Output the data verbatim, minus the images.

*** MATERIAL PROVIDED

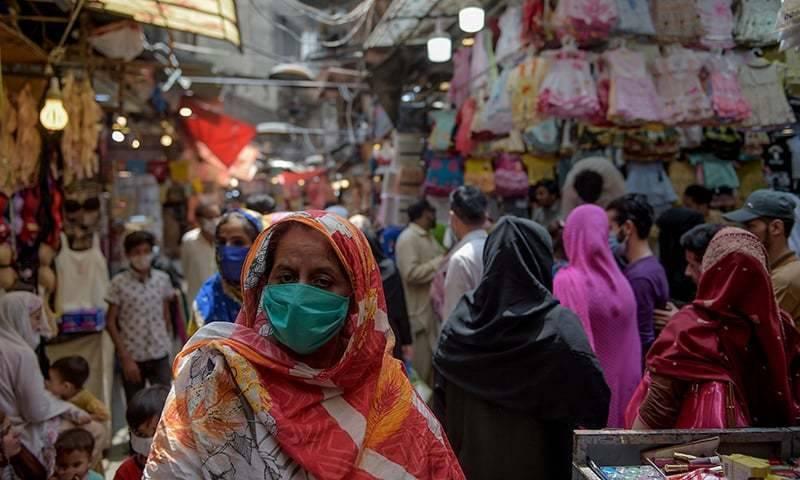 پنجاب میں کورونا کی تیسری لہر نے تباہی مچادی،90 افراد جاں بحق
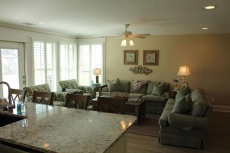 Fripp's Best Location and Just Steps Away from the Beach!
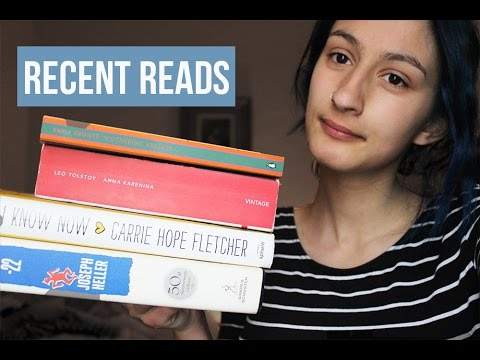 Recent Reads   #1   Catch 22, Tolstoy...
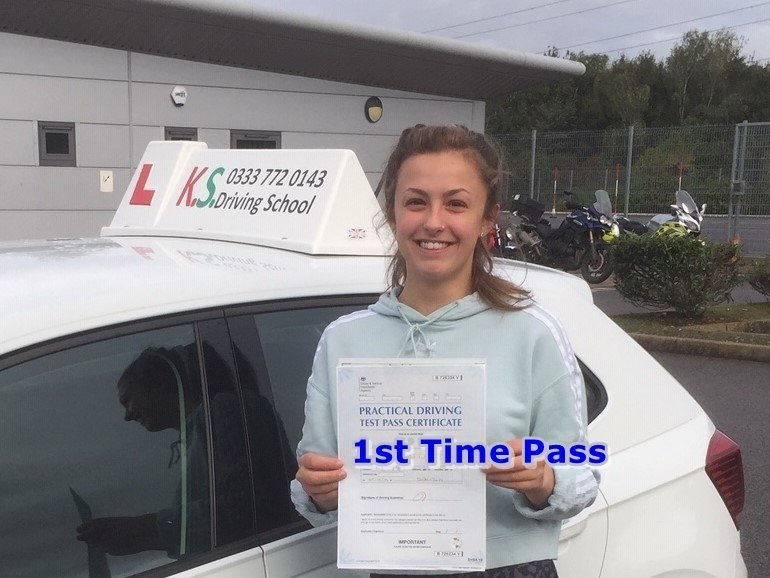 Driving Test Pass Shrewsbury 1st Time 4th October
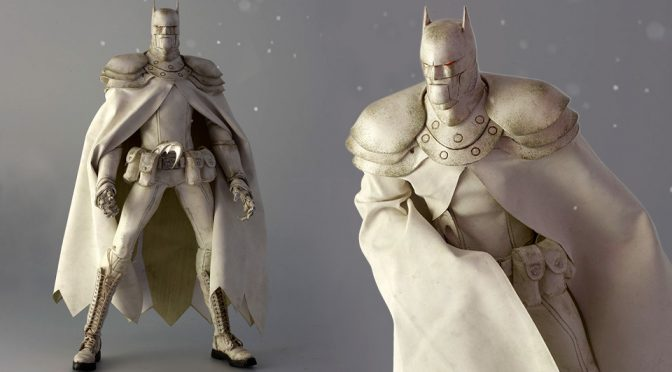 1/6th Scale Robotic Batman In Off-White Is Kind Of Steampunk-<em>ish</em>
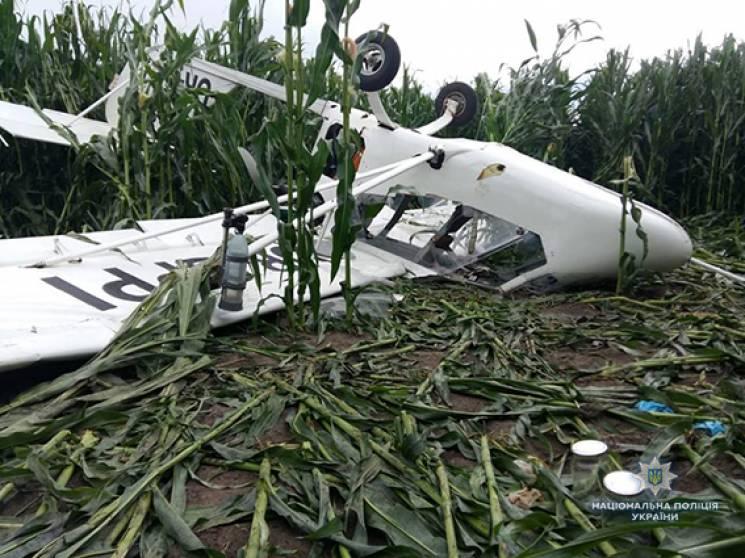 На Сумщині знову розбився літак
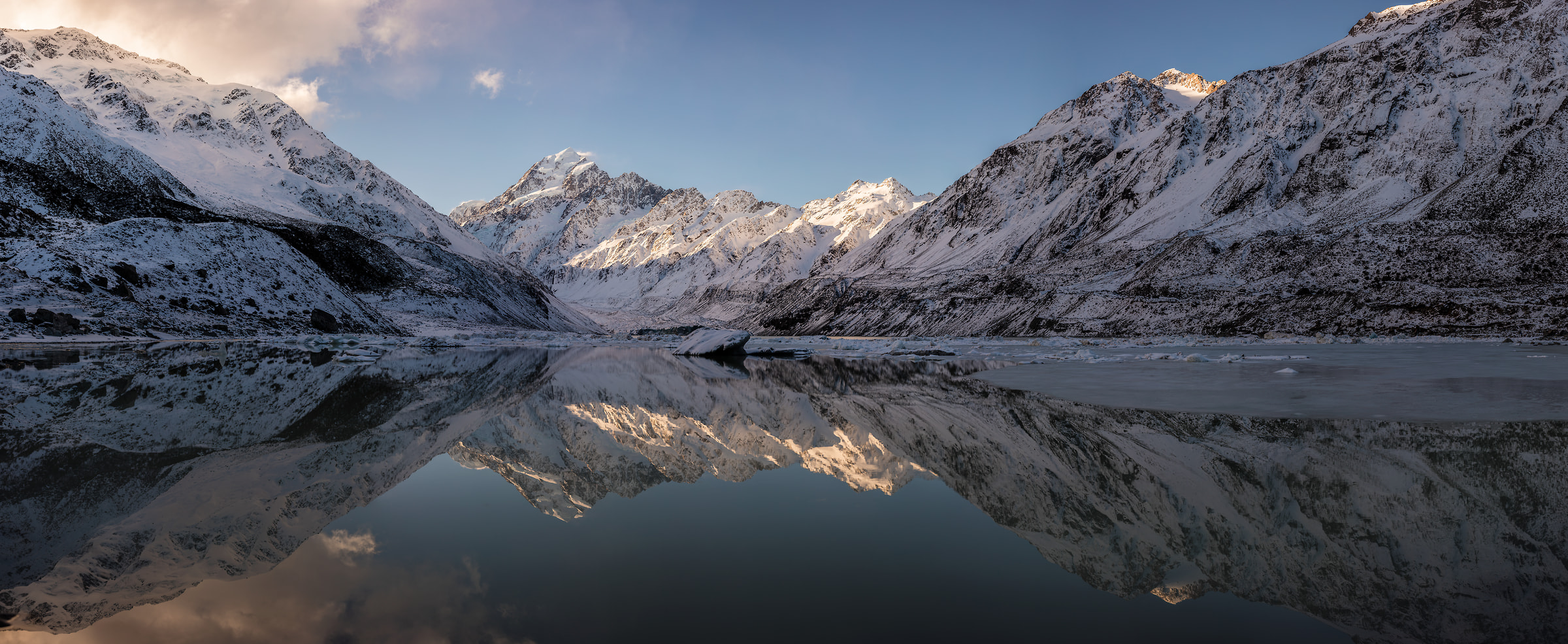 669 megapixels! A very high resolution, large-format VAST photo print of a frozen lake and mountains. Nature landscape mountain photo created by Chris Collacott at Mt Aoraki and Mt. Cook National Park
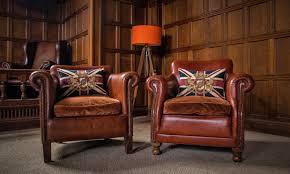f50 1109 pair tetrad camford keats antique tan leather chesterfield club chairs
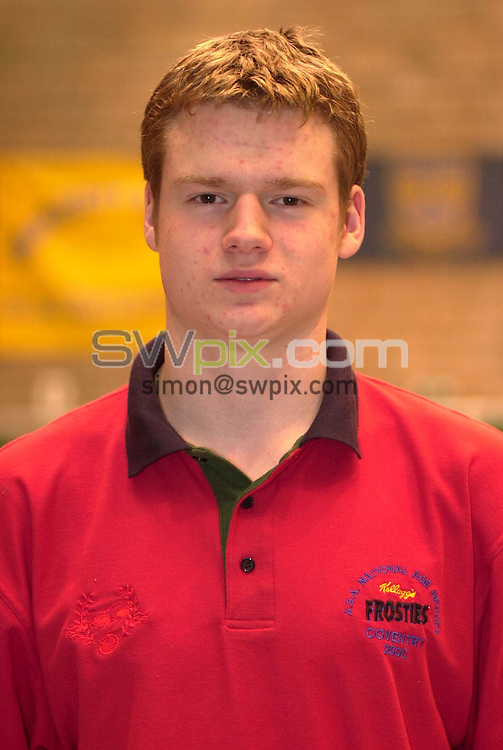 Pix:Ben Duffy/SWpix...World Class Potential Swimming camp(Boys ages 14-17)...23/02/2001..COPYRIGHT PICTURE>>SIMON WILKINSON..Chris Heys pictured at the British World Class swimming camp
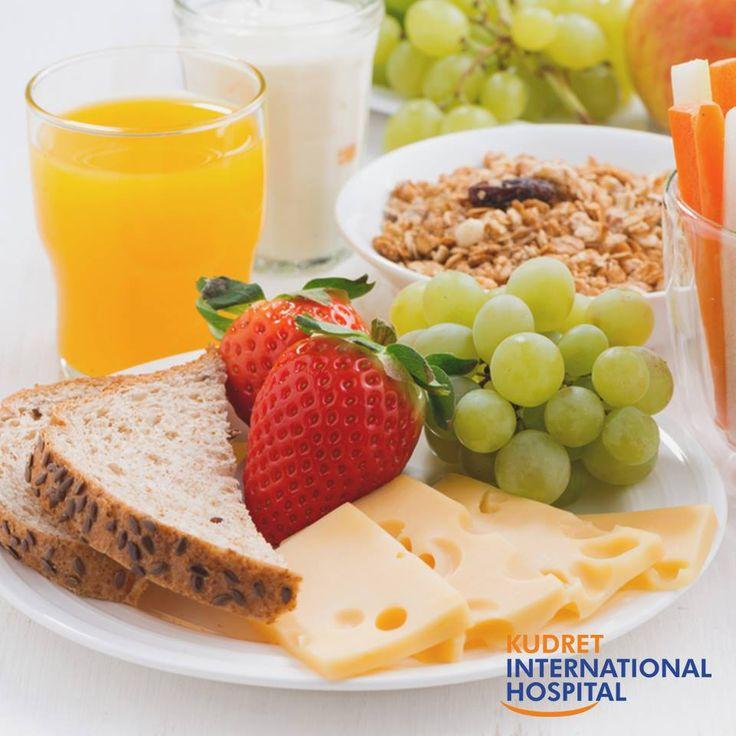 Sağlıklı bir kahvaltının, çocuğunuzun okul başarısı üzerinde önemli bir rolü bulunmaktadır. Kahvaltının öğrenmeyi olumlu yönde etkilediğini unutmayalım. #kudretinternational #ankara #turkey #turkiye #hastane #hospital #sağlık #health #healthy #hospital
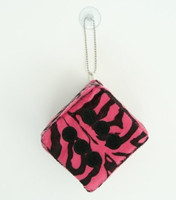 Dice zebra pink-black / black 1 dice car access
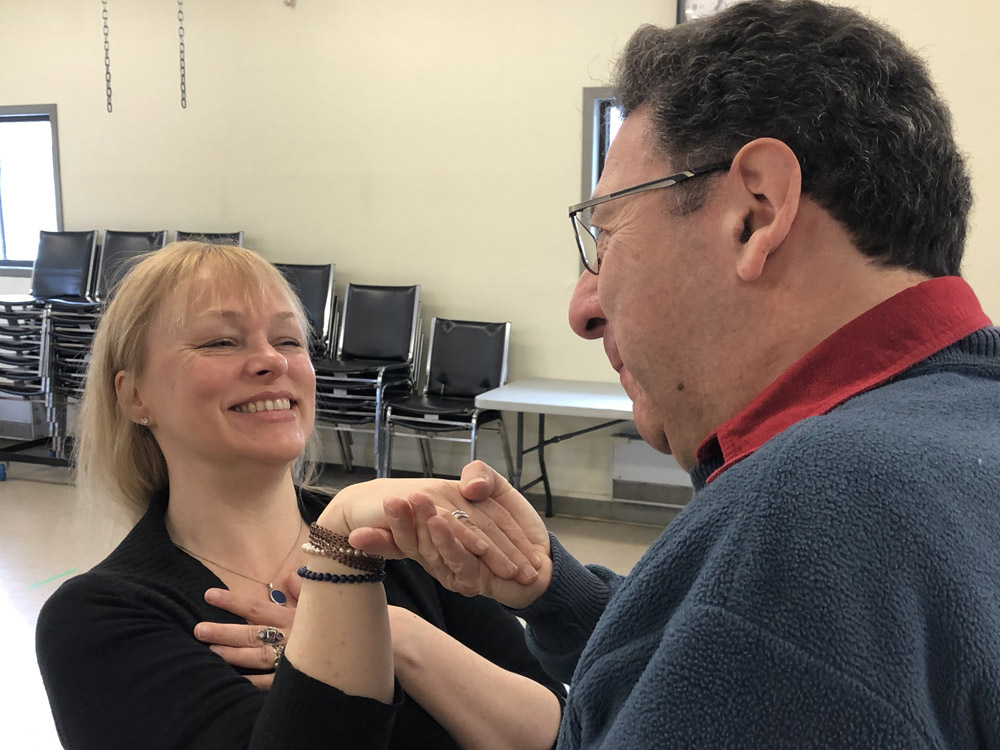 Lakeshore Players Dorval rehearse Opening Night.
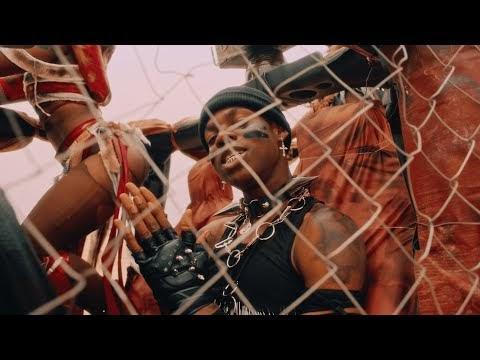 [VIDEO] BOUNCE - REMA  ( PROD. DONJAZZY)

******

### EXERCISE RESULT
 پنجاب میں کورونا کی تیسری لہر نے تباہی مچادی،90 افراد جاں بحق
 Fripp's Best Location and Just Steps Away from the Beach!
 Recent Reads   #1   Catch 22, Tolstoy...
 Driving Test Pass Shrewsbury 1st Time 4th October
 1/6th Scale Robotic Batman In Off-White Is Kind Of Steampunk-<em>ish</em>
 На Сумщині знову розбився літак
 669 megapixels! A very high resolution, large-format VAST photo print of a frozen lake and mountains. Nature landscape mountain photo created by Chris Collacott at Mt Aoraki and Mt. Cook National Park
f50 1109 pair tetrad camford keats antique tan leather chesterfield club chairs
 Pix:Ben Duffy/SWpix...World Class Potential Swimming camp(Boys ages 14-17)...23/02/2001..COPYRIGHT PICTURE>>SIMON WILKINSON..Chris Heys pictured at the British World Class swimming camp
 Sağlıklı bir kahvaltının, çocuğunuzun okul başarısı üzerinde önemli bir rolü bulunmaktadır. Kahvaltının öğrenmeyi olumlu yönde etkilediğini unutmayalım. #kudretinternational #ankara #turkey #turkiye #hastane #hospital #sağlık #health #healthy #hospital
 Dice zebra pink-black / black 1 dice car access
 Lakeshore Players Dorval rehearse Opening Night.
 [VIDEO] BOUNCE - REMA  ( PROD. DONJAZZY)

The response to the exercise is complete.